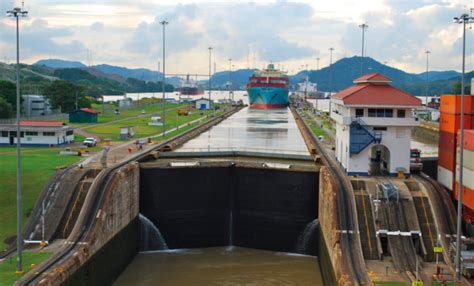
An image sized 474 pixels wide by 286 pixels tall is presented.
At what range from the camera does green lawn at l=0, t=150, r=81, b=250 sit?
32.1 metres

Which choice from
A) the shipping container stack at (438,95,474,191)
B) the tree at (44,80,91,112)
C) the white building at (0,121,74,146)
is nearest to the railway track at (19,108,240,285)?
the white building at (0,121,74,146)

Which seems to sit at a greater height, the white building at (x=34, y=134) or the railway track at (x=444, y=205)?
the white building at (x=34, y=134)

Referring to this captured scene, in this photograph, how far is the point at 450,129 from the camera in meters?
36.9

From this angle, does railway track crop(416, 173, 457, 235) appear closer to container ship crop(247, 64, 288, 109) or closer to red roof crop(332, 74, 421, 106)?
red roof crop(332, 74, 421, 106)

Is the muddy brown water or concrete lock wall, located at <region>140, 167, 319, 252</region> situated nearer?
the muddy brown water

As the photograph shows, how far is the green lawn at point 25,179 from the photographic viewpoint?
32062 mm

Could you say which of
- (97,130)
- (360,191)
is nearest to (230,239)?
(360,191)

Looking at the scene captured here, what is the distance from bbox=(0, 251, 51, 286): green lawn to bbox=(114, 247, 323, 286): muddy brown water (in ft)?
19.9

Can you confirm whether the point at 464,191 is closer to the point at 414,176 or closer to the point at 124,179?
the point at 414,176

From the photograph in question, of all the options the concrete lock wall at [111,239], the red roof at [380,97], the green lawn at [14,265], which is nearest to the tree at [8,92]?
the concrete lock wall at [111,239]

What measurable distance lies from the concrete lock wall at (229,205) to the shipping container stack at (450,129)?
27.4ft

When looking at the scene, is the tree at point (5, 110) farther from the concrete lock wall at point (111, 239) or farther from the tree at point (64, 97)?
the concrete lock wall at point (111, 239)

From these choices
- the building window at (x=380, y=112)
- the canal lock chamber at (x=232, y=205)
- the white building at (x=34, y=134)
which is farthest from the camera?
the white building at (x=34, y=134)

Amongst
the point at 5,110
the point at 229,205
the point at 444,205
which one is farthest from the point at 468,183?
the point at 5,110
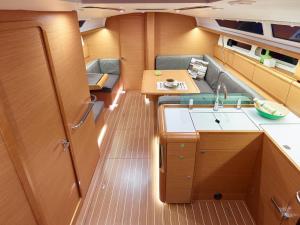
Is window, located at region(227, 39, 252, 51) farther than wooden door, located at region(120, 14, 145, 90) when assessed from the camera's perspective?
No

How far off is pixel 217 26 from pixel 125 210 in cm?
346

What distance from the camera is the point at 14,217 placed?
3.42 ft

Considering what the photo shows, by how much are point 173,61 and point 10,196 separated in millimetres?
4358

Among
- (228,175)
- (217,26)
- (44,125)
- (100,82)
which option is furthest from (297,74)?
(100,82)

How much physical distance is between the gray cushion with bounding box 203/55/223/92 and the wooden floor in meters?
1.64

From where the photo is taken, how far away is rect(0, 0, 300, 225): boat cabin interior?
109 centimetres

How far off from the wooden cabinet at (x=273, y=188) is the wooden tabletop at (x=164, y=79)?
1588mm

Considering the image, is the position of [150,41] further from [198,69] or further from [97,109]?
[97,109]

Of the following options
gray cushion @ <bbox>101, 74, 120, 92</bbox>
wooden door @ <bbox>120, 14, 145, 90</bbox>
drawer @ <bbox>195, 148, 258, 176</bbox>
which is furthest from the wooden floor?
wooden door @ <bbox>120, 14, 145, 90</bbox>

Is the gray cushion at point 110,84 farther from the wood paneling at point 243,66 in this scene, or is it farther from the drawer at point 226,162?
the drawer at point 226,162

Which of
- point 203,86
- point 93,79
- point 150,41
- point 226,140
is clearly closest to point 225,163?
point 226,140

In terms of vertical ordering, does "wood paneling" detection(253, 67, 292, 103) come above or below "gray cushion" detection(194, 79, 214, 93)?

* * *

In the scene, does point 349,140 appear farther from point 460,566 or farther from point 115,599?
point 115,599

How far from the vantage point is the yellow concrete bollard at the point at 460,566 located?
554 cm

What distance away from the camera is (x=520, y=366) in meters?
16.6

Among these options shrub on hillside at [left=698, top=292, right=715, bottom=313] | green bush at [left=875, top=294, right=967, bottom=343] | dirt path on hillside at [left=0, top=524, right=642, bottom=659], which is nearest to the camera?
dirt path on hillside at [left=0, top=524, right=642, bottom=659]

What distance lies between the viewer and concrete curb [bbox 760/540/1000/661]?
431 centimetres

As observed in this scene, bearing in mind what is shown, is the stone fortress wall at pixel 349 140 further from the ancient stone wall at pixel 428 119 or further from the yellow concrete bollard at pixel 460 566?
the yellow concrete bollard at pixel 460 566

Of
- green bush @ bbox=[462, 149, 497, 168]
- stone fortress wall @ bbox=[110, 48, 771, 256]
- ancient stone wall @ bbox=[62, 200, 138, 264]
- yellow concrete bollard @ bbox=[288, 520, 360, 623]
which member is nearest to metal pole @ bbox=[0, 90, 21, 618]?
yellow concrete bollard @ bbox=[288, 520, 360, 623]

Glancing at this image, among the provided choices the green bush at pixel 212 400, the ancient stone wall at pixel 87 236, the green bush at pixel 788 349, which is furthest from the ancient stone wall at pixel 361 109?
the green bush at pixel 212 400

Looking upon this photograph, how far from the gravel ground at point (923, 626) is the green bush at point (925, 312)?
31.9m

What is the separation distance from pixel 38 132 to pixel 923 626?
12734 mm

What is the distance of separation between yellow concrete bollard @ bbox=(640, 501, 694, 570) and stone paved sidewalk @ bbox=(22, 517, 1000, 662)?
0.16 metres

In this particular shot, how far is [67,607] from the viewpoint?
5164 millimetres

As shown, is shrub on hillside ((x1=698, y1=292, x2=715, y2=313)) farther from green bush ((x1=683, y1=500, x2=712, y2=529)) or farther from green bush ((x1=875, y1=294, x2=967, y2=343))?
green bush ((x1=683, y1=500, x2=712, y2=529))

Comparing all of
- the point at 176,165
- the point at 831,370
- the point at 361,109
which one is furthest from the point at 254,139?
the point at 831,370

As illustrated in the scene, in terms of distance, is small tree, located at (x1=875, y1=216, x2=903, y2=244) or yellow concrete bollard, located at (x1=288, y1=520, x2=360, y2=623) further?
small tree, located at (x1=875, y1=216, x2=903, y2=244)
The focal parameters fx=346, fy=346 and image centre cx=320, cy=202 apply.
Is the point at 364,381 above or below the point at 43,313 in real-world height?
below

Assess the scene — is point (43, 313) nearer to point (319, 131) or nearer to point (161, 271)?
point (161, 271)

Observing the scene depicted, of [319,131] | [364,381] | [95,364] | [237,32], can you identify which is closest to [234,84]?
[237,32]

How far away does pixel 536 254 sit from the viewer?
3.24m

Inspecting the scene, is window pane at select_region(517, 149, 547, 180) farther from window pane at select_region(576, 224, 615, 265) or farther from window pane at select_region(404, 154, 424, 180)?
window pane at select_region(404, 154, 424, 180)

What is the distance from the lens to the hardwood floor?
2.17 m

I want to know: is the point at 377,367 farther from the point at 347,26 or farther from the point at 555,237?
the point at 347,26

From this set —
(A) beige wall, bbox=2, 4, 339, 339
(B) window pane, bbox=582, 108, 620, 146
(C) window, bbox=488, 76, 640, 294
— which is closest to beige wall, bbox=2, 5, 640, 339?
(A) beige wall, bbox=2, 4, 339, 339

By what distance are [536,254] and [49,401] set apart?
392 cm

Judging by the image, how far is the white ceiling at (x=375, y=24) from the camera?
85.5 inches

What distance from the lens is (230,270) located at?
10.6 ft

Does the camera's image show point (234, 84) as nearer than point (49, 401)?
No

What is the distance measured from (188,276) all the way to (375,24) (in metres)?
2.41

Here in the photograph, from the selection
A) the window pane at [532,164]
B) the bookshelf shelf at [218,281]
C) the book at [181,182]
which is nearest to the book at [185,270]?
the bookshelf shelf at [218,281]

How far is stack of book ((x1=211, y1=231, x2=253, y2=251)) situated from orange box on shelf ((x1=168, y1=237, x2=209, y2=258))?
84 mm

* * *

_Aim:_
Render as a Markdown table with columns Row and Line the lines of the items that begin at the line containing "An image sized" and stop after the line containing "32.1 metres". Number each row and leave out any blank lines.

_Final answer:_
| Row | Line |
|---|---|
| 1 | An image sized 474 pixels wide by 286 pixels tall is presented. |
| 2 | At what range from the camera does green lawn at l=0, t=150, r=81, b=250 sit? |
| 3 | 32.1 metres |